EXTRAIT CHOISI:
· · ·

Bacso, cinéaste de la responsabilité sociale

Rencontre avec Peter Bacso
à propos de Avant-hier (1981)

Jeune Cinéma n°147, décembre 1982-janvier 1983


Jeune Cinéma : Pour quelle raison, éprouvez-vous ce besoin d’opérer un retour sur l’histoire de la Hongrie ?

Peter Basco : Ce n’est pas un besoin constant. J’ai fait 18 films et il n’y en a que deux qui traitent de l’histoire de la Hongrie. Mais je pense que nous ne pouvons comprendre le présent qu’en analysant notre histoire. Je crois aussi que ces films sont extrêmement actuels. Tous les conflits actuels, tous les dangers qu’affronte la société hongroise ont leur racines dans ce passé qui n’est pas suffisamment analysé.

· · ·

Enregistrements de zones étiquetées:
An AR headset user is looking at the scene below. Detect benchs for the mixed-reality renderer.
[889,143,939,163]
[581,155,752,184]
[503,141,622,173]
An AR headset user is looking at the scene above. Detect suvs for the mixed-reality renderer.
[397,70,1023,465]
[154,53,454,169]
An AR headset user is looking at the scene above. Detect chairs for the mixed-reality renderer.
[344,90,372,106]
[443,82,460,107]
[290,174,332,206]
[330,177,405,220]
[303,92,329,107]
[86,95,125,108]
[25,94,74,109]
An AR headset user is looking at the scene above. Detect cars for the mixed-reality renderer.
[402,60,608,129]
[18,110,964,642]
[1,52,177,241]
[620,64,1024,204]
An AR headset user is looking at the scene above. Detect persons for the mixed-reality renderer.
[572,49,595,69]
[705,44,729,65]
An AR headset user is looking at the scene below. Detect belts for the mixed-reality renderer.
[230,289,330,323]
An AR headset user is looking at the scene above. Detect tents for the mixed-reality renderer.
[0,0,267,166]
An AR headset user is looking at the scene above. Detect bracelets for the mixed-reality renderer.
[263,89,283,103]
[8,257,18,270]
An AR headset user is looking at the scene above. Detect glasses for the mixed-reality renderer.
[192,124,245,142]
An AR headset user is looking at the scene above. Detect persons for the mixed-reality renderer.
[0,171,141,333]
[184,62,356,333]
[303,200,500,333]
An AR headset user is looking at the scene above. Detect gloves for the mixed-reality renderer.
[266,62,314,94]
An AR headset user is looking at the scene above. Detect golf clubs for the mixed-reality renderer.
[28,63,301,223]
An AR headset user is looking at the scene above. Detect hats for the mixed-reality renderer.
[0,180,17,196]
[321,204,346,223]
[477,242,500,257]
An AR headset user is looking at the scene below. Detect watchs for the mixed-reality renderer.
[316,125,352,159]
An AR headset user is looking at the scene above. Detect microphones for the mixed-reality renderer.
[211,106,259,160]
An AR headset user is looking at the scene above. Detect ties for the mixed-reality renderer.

· · ·

TRAVAIL DEMANDÉ:
• a. Répondez aux questions suivantes d'après l'entretien avec Peter Bacso.
(i) Dans quel numéro de Jeune Cinéma l'entretien a-t-il paru, et à quelle période ?
(ii) Combien de films le cinéaste déclare-t-il avoir réalisés ?
(iii) Selon lui, où les conflits et les dangers actuels de la société hongroise ont-ils leurs racines ?
• b. Recopiez le passage de l'entretien avec Peter Bacso qui commence aux mots « Jeune Cinéma : Pour » et s'arrête après les mots « pas suffisamment analysé. ».

CORRIGÉS DÉTAILLÉS:
• a.
(i) Dans le n°147, daté de décembre 1982-janvier 1983.
(ii) 18 films.
(iii) Dans un passé qui n'est pas suffisamment analysé.

• b.
Jeune Cinéma : Pour quelle raison, éprouvez-vous ce besoin d’opérer un retour sur l’histoire de la Hongrie ?

Peter Basco : Ce n’est pas un besoin constant. J’ai fait 18 films et il n’y en a que deux qui traitent de l’histoire de la Hongrie. Mais je pense que nous ne pouvons comprendre le présent qu’en analysant notre histoire. Je crois aussi que ces films sont extrêmement actuels. Tous les conflits actuels, tous les dangers qu’affronte la société hongroise ont leur racines dans ce passé qui n’est pas suffisamment analysé.